Friday, March 30, 2012

Clock in the Cathedral Lyon France

I simply could not turn down the opportunity to visit a wonderful and dear friend in Lyon; France  i am having trouble with my internet and is  kind enough to let me use her computer/ but  i will be brief. the keyboard is french and letters arent where i think they are ; longer entries  will need to wait until i get back :: but suffice it to say that france is like a dream and everyone has been so nice

today my friend E had to do some library work so i went to the cathedral of st jean;
Inside there was this amazing astronomy clock i was fortunate enough to be there when it chimed
here is a video

day one--- made it okay through the airport in Dusseldorf: so thankful English is an international language qnd thus is on most airport signs: I would never known that AUFJIHIhGRIHDJFQLfjqldjfoqimfienlhkjoijmenqiezjmfifjµ , meant connecting flights; ofcourse i exqggerate; but not by much;
by the way on the tv is what i think is the french version of law and order i have no idea what they are saying, but i just know i love it*
sorry for the typos an d all lowercase: things arent where i expect the, to be on this keyboard and im on vacation
so,e ,ore phtos today from lyon
cathedral of saint jean baptiste

appropriate stained glass for holy week

Thursday, March 15, 2012

LISTENING TO LANGUAGES-PART TWO : What two romance languages sound like to me.nd

I speak intermediate Spanish.
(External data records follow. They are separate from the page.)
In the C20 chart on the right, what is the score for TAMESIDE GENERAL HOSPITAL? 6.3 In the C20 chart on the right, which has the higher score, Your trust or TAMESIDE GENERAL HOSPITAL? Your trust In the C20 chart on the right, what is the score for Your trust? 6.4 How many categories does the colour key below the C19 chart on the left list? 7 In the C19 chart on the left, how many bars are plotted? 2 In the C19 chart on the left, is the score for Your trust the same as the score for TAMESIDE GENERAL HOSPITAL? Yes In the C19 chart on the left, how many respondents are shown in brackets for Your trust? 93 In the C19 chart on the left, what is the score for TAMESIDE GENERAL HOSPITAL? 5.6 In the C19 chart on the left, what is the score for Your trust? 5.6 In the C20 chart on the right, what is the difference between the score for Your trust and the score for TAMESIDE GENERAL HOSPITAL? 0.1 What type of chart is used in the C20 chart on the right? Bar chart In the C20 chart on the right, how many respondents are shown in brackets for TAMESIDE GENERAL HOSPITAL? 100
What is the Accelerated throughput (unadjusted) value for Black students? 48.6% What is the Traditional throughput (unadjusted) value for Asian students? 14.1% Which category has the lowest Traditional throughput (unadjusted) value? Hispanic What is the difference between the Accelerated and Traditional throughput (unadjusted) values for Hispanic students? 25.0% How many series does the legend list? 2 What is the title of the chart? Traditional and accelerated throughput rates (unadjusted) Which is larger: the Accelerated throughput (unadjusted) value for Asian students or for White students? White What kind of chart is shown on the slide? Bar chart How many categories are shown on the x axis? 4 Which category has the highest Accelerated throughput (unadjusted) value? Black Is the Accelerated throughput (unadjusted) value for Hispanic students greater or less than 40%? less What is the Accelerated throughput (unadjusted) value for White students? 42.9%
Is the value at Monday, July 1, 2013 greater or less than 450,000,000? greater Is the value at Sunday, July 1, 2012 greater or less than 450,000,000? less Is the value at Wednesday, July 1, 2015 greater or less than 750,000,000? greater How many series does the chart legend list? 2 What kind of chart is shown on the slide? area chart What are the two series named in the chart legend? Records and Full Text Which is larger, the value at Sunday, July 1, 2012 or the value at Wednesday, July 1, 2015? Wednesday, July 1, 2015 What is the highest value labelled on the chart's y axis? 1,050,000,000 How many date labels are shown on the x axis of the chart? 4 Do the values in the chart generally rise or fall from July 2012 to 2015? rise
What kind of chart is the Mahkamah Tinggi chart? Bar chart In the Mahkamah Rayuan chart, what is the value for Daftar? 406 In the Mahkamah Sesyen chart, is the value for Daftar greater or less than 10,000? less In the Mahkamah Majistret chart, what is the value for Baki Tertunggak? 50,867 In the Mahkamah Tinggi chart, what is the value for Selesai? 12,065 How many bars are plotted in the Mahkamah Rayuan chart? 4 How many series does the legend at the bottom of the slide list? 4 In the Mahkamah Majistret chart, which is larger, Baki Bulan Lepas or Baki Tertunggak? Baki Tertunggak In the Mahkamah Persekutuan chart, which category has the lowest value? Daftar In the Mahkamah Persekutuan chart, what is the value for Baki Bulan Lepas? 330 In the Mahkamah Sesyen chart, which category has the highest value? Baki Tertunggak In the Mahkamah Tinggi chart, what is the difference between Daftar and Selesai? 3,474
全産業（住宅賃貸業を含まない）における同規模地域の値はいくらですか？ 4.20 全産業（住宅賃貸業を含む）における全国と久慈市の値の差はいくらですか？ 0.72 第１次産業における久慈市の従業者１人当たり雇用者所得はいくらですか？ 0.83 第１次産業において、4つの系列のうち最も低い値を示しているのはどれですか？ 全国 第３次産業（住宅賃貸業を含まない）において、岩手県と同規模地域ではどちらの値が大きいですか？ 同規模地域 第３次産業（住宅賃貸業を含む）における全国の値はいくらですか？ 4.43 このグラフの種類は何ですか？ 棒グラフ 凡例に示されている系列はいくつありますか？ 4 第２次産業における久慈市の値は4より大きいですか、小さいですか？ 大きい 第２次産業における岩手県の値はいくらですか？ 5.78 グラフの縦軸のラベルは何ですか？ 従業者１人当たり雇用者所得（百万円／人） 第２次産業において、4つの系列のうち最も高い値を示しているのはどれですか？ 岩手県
I'll try my hand at describing it...
--there's something I associate with immediacy---it SEEMS that Spanish speakers are speaking quickly, though I think this is not always the case. It has the strange quality of being both smooth and a bit choppy at the same time. I like to compare it to being on a boat in a river---there aren't any rapids or whitewater, but you're still flowing along at a steady pace. I always think of dancing when I hear Spanish--like my feet want to move.

Or maybe it's just because of the Gypsy Kings:

I'm also trying to learn French---and I confess the pronunciation has thrown me off quite a bit.

I think French is very elegantly smooth. I honestly think I could be cussed out in French and still think it is a beautiful language. Whereas Spanish makes me want to dance, French has a sound that makes me want to curl up on the couch with a good book and cup of coffee.  If Spanish is a river, then French is a smooth, silky lake. I confess that I didn't really hear a lot of the nasal "n" when I first heard French---and the way they blend words together sounds incredibly poetic, though hard to understand....

If French is poetry, Spanish is rap.

And in case you didn't hear it enough in "Inception"--here is "Non, je ne regrette rein"

Saturday, March 10, 2012

LISTENING TO LANGUAGES-PART ONE : What do languages sound like? I'd like your opinion...and a BONUS feature: Prisencolinensinainciusal!

I'm planning a trip to France to visit a dear friend, and I have suddenly become very obsessed with languages. I'm trying to learn some basic French (I speak intermediate Spanish.) Not really the verb forms or syntax, but the way they sound.

I think as a writer, I'm kind of fascinated by language. I love music, and I think each language has its own special music. But because I am a native English speaker, I cannot hear the way English would sound to someone who does not know English.  Likewise, we have some our own views/ opinions of how other languages sound to us.

Let me say I'm not trying to stereotype anybody, but languages sound different to those who do not speak it.
As pointed out in this clip from "Family Guy"---we do have a perception how another language sounds. Here, I think the point is that Italian is lively, vivacious---and in my personal opinion the perfect vehicle for opera (I felt in love with "La Traviata" and haven't turned back!) Once again, this is not meant to offend.

So I've been in a quest to find out what English sounds like to those who do not speak English as a native. Please, any non-native-English speakers reading this blog, let me know. And do not be offended to say it does not sound pleasant (some phrases I've heard used to describe English are 'dogs barking' and 'music' and sounding like someone is talking with a mouthful of potatoes!)

I also know that accents vary---not just between British English and American English, but in the States, between a Boston accent and a Southern accent (extremes on either end of this are kind of grating)

In my searches I came across this very bizarre---yet impressive---video. This probably gives a good example of what English sounds like to non-native speakers, though I don't think the point of the video was such. It was made in 1972 by an Italian songwriter / comedian, etc. tv host Adriano Celentano. 

I think the point of the video was on communication. I can't look away. Bizarre and yet interesting. Like a cross between Star Trek and Austin Powers. I promise, you'll want to see it twice.

And to those who speak English: the words are all gibberish (well, except for "all right!") . 
To Adriano---you got some smooth moves!

In my next posts, I'll try to describe what other languages sound like to me.
I'd love to hear from non-native speakers what English sounds like to you. And don't be afraid to say it sounds terrible. We know English makes no sense.